Authors: Judy Nickles
Tags: #Literature & Fiction, #Mystery; Thriller & Suspense, #Mystery, #Women Sleuths
CHAPTER SEVEN
(Saturday)
“You’re still alive,” Penelope said to Tiny as he poked his head into the kitchen through the swinging door from the dining room. “The coast is clear. You can come on in.”
“Yeah.
Thanks for patching me up last night.”
“You’ve said that.” She screwed up her nose as she sniffed the air.
“I showered,” he said.
“Your clothes didn’t.”
“All I had with me.”
She slipped a bacon, ham, and cheese omelet onto a plate and added two biscuits from the warming oven.
“Coffee?”
“Sure. This looks good.”
“There’s honeydew melon in the refrigerator if you want it.”
“This is good, thanks.”
She poured two cups of coffee and sat down across from him. “I’ll take the baggie to Bradley this morning.”
“And the registration card.
I assume your guests register and show ID.”
“Yes and no.”
“No ID.”
“Mostly I get families like the one who’s here now.
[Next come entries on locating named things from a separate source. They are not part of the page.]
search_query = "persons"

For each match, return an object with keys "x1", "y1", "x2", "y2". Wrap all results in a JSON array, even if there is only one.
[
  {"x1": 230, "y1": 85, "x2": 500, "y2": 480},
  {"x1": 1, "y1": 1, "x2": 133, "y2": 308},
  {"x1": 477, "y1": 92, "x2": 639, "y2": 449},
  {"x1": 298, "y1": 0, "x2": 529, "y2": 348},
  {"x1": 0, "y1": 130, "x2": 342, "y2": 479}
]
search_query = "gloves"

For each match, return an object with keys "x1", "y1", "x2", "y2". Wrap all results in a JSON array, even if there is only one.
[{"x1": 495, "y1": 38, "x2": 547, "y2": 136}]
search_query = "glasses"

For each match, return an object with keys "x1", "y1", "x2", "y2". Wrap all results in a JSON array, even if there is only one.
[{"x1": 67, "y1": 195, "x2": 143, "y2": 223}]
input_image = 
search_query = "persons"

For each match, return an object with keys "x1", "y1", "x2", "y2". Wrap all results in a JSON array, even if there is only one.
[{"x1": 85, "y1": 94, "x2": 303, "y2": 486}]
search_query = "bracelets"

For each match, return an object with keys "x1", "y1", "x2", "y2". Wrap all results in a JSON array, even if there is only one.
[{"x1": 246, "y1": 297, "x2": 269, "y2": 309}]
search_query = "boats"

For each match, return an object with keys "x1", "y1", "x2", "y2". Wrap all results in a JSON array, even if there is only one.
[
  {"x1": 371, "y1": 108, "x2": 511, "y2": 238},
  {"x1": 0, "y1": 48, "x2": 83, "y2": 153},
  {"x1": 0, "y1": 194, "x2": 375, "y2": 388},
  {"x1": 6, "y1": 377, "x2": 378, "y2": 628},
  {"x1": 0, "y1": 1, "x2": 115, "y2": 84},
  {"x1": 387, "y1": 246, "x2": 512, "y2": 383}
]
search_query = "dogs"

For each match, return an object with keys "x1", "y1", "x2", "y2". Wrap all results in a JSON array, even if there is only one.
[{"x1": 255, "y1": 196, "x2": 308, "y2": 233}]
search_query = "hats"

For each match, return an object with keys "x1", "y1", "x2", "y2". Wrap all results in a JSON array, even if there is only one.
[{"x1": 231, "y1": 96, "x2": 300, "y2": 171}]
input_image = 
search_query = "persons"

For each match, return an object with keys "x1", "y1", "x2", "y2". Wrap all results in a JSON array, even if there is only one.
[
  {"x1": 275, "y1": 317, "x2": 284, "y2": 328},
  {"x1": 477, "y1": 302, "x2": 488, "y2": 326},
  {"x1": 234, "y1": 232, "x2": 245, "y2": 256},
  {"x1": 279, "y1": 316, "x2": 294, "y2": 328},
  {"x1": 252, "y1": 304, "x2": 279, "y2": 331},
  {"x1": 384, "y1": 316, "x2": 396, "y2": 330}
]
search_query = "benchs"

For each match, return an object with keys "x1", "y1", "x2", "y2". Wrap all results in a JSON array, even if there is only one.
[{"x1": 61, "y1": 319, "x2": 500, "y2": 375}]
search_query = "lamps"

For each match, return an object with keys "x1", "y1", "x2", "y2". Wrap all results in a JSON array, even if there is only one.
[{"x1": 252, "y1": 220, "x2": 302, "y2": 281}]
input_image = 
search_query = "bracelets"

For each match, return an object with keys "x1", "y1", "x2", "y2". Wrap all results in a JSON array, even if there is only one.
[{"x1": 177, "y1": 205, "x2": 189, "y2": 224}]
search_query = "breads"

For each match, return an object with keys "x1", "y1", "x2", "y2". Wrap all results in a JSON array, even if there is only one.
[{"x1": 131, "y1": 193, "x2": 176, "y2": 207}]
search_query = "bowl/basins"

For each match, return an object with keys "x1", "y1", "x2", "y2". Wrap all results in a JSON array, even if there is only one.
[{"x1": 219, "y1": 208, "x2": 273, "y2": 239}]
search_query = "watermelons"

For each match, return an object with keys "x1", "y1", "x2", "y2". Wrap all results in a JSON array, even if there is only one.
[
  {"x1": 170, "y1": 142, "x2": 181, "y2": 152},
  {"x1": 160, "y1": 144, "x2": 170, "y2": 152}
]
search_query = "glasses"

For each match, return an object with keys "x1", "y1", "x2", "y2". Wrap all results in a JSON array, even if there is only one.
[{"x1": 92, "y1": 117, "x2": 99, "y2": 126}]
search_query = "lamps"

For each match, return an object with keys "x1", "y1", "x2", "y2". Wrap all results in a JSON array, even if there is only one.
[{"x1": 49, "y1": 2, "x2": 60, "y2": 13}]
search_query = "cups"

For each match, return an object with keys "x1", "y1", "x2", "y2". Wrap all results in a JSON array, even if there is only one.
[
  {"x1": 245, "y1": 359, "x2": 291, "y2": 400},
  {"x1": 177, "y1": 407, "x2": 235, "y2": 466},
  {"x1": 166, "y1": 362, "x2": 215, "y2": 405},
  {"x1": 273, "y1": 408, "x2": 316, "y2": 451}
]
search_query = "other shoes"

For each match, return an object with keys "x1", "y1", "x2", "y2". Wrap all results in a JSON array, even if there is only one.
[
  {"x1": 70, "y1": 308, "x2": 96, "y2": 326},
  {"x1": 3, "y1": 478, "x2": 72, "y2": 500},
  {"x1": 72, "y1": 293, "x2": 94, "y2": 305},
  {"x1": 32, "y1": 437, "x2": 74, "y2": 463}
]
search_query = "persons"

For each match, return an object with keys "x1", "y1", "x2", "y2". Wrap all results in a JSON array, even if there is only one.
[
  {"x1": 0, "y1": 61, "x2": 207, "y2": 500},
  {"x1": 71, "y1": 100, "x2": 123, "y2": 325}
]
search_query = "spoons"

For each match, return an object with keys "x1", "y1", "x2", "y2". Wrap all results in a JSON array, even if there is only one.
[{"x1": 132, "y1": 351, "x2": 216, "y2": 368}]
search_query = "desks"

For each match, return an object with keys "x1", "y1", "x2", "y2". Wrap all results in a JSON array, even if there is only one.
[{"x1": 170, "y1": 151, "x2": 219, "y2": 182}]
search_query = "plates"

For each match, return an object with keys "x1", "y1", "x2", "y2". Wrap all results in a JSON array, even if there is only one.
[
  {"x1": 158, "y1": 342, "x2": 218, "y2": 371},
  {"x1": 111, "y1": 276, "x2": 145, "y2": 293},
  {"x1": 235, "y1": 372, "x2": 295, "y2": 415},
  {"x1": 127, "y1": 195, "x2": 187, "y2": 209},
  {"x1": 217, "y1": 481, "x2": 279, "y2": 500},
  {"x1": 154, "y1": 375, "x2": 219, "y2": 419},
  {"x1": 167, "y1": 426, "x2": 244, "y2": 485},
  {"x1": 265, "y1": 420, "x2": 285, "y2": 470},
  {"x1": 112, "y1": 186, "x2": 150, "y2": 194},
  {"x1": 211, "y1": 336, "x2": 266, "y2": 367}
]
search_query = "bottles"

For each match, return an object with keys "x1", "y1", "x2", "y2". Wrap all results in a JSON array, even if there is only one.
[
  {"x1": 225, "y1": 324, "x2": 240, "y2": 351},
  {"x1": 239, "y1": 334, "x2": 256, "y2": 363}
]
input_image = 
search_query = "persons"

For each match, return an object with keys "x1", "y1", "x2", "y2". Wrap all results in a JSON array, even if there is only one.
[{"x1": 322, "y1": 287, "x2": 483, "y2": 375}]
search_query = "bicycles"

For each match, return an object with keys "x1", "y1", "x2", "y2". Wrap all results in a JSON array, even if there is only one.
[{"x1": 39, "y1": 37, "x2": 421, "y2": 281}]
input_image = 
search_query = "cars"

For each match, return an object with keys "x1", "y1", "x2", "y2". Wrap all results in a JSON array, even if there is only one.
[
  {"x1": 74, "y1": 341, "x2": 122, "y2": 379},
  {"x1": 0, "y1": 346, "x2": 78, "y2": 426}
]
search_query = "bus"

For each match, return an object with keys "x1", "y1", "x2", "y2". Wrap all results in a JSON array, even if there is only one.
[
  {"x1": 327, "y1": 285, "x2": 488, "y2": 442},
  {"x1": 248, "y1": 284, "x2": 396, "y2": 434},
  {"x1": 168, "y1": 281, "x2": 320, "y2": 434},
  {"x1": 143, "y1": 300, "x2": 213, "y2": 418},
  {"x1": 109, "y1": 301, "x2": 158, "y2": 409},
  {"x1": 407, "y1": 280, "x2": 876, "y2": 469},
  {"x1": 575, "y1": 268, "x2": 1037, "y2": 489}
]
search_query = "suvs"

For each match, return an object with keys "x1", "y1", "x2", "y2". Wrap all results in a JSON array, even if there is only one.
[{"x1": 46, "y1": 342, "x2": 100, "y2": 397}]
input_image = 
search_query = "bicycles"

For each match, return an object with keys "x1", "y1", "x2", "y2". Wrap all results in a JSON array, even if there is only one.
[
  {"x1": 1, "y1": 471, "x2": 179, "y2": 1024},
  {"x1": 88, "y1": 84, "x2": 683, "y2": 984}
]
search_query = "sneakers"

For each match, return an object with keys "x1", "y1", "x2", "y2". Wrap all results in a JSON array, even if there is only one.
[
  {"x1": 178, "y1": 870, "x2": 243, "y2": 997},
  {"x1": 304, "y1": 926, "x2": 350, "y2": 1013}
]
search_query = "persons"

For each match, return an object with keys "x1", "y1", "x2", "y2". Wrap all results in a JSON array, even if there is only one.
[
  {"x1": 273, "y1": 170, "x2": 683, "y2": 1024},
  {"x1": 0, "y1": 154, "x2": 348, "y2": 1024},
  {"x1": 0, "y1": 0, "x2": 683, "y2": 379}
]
I’ve never had a problem.”
“There’s always a first time.”
“I guess this is it.”
He nodded with his mouth full.
“All right.
I don’t have to be told twice.”
He swallowed. “How long have you had this place?”
“Daddy grew up in this house, and so did I. I opened the B&B three years ago.”
“What’s so special about the tree you ran me away from?”
“My mother planted it before she died, the day the doctor told her she didn’t have all that much time left.”
“Which was?”
“Fifteen years ago. Bradley was twelve.”
“I’m sorry about your mother.”
“She said she wanted to leave something behind. Besides me, that is.”
He buttered a biscuit and reached for the jam pot. “Nice idea.”
“I raised that tree from a sapling, and I don’t take kindly to anybody messing around with it.”
Abijah
materialized from the utility room, where he’d been eating breakfast, and sprang into Penelope’s lap. Tiny dropped his biscuit and uttered an oath. “What is that thing?”
Penelope frowned. “This is
Abijah, and I don’t appreciate that kind of language.”
“Sorry.” He retrieved the biscuit, which had landed upside down on the plate, and licked strawberry jam from his fingers.
“Abijah is a fixture around here.”
“Owns the place, huh?”
“Just about. So, are you going to tell me what’s going on at the Sit-n-Swill.”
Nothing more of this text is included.